Developing countries face a precarious short-term outlook to avert a slump, the World Bank warned. In its annual report on Global Economic Prospects and the Developing Countries, the institution said that per capita income in developing world countries would on average increase just 0.4 percent this year. The financial crises that have swept emerging markets over the last 18 months mean that incomes will fall in Brazil, Indonesia, Russia and 33 other developing former communist countries. "There are substantial risks that the world economy will fall into recession in 1999 rather than merely enduring the period of sluggish growth expected," the report said. "These risks are strongly interconnected and potentially mutually reinforcing."

—Wall Street Journal, 12/3/98

Science

A new genetic material containing instructions for making a protein called vascular endothelial growth factor-2 will begin to be tested on humans. The substance may encourage blood-starved limbs to repair themselves by growing new blood vessels. A study published in the American Heart Association’s journal, Circulation, said early research showed the direct injections of DNA into the heart could help it grow new blood vessels and ease chest pain that can’t be treated in any other way.

—Washington Post, 12/23/98

Book Review

Pontius Pilate (second edition), Paul L. Maier. Grand Rapids, Mich.: Kregel Publications, 1990. 370 pp.

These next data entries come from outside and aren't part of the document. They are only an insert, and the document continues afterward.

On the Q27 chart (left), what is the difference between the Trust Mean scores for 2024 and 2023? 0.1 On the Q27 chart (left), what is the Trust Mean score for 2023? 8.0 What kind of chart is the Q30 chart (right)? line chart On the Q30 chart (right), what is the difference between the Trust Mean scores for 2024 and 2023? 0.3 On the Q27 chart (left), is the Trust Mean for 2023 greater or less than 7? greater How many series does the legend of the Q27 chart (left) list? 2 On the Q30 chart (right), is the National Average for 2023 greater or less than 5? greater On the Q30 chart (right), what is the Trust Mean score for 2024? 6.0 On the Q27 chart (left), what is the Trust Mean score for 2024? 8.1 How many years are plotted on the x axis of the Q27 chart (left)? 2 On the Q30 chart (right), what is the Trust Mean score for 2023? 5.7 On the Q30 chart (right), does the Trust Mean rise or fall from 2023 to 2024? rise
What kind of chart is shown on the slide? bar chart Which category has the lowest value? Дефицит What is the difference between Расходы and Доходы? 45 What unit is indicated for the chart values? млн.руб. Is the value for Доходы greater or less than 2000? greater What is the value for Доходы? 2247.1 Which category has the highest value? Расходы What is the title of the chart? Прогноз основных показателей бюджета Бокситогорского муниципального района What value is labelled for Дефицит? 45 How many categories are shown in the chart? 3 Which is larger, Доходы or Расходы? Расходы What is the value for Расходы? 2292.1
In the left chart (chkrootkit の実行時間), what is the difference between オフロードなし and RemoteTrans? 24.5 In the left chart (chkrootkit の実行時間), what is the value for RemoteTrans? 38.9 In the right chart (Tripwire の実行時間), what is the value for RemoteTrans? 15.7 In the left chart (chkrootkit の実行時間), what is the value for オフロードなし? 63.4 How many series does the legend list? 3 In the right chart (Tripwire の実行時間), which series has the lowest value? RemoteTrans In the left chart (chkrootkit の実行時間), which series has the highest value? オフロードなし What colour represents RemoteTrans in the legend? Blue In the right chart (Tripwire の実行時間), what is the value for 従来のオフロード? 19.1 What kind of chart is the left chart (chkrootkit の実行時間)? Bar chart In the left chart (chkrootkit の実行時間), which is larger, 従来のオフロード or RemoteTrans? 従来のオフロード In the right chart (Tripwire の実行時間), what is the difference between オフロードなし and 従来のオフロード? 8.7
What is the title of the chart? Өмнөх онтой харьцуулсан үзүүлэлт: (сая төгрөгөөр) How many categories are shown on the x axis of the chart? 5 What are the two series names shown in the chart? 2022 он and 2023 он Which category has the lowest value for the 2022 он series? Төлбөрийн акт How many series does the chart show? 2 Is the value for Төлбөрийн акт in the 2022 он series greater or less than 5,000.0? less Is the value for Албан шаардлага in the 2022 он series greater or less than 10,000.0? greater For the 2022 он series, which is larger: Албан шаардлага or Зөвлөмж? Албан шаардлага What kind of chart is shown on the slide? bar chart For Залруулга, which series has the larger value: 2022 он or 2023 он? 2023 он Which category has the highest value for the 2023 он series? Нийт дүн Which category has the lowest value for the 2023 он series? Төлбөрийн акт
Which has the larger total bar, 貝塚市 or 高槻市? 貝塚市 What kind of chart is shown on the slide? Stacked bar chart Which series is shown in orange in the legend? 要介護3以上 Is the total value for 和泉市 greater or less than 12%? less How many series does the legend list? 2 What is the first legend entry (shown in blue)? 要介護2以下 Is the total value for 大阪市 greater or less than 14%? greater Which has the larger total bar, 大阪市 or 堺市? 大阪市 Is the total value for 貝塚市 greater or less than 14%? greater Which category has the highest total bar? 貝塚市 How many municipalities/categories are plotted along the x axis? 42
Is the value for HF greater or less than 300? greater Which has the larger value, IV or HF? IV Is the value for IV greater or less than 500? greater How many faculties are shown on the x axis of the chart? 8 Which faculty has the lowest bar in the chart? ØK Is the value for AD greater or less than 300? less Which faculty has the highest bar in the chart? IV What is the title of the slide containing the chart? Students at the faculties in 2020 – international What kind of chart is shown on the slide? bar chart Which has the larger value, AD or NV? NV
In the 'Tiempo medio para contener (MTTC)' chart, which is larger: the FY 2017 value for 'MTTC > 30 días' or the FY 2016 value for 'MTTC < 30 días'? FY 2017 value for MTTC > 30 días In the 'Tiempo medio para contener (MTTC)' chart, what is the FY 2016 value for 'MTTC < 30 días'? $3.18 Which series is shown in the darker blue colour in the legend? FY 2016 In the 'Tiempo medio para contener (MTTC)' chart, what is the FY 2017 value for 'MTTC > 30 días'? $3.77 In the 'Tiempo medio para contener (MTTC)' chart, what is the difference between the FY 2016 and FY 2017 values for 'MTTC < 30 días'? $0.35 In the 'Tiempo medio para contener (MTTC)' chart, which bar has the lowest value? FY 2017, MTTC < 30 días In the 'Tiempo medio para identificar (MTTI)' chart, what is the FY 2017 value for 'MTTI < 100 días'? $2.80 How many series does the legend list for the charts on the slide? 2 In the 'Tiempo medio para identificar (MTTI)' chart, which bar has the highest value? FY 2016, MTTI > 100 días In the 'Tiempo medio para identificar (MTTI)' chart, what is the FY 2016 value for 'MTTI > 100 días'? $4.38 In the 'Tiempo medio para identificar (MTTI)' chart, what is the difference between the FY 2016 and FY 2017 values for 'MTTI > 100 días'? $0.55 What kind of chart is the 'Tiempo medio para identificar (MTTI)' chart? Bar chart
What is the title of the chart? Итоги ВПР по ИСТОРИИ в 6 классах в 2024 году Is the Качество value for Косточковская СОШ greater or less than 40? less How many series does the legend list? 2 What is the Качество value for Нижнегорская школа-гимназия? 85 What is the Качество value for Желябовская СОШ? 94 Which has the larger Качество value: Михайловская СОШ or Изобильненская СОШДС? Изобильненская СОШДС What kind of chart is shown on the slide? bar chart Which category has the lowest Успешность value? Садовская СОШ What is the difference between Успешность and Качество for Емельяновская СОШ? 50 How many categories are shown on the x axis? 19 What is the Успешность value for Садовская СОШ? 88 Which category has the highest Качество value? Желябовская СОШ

The man who condemned Jesus to death on the cross must intrigue any serious student of the New Testament. For example, why do the gospel writers go to such lengths to show Pilate’s hesitation? Why do they mention the dream of Pilate’s wife? Certainly Herod is not portrayed in such a favorable light. Pilate tried five times to rid himself of the situation, only to be confronted repeatedly by those he despised who wanted Jesus executed for crimes not punishable under Roman law. What hold did these people have over Pilate that made him accede to their wishes?

According to Maier Pilate’s actions may have resulted from pressures of the moment, but it was conditioned by the turbulent politics of the Mediterranean world at the time. Although there is little source material on Pontius Pilate, there is enough to speculate beyond mere fiction. This treatise melds fact and fiction in what some might call a historical novel. The account differs from typical historical fiction in that Maier takes no liberties with the facts. They areused without alteration as he discovered them. A valuable part of this book are the notes which provide source information to the serious student who wants to conduct original research. Some of these sources provide recent (pre-1990) historical and archaeological data that this reviewer has not seen discussed elsewhere.

While the book purports to reconstruct the entire career of Pilate, Bible Students will likely be more interested in the discussion of the trial and crucifixion of Jesus. Maier follows the New Testament version of the trial. (Talmudic sources generally agree with it.) This portrayal of the crucifixion adds an important perspective generally missing from most discussions—the Roman perspective. What happened in Palestine in the first century is usually viewed from a Jewish perspective. Yet the events in Judea were linked to the largess of the Roman Empire that controlled the province. Pontius Pilate tells this part of the story and provides good background for a Memorial study.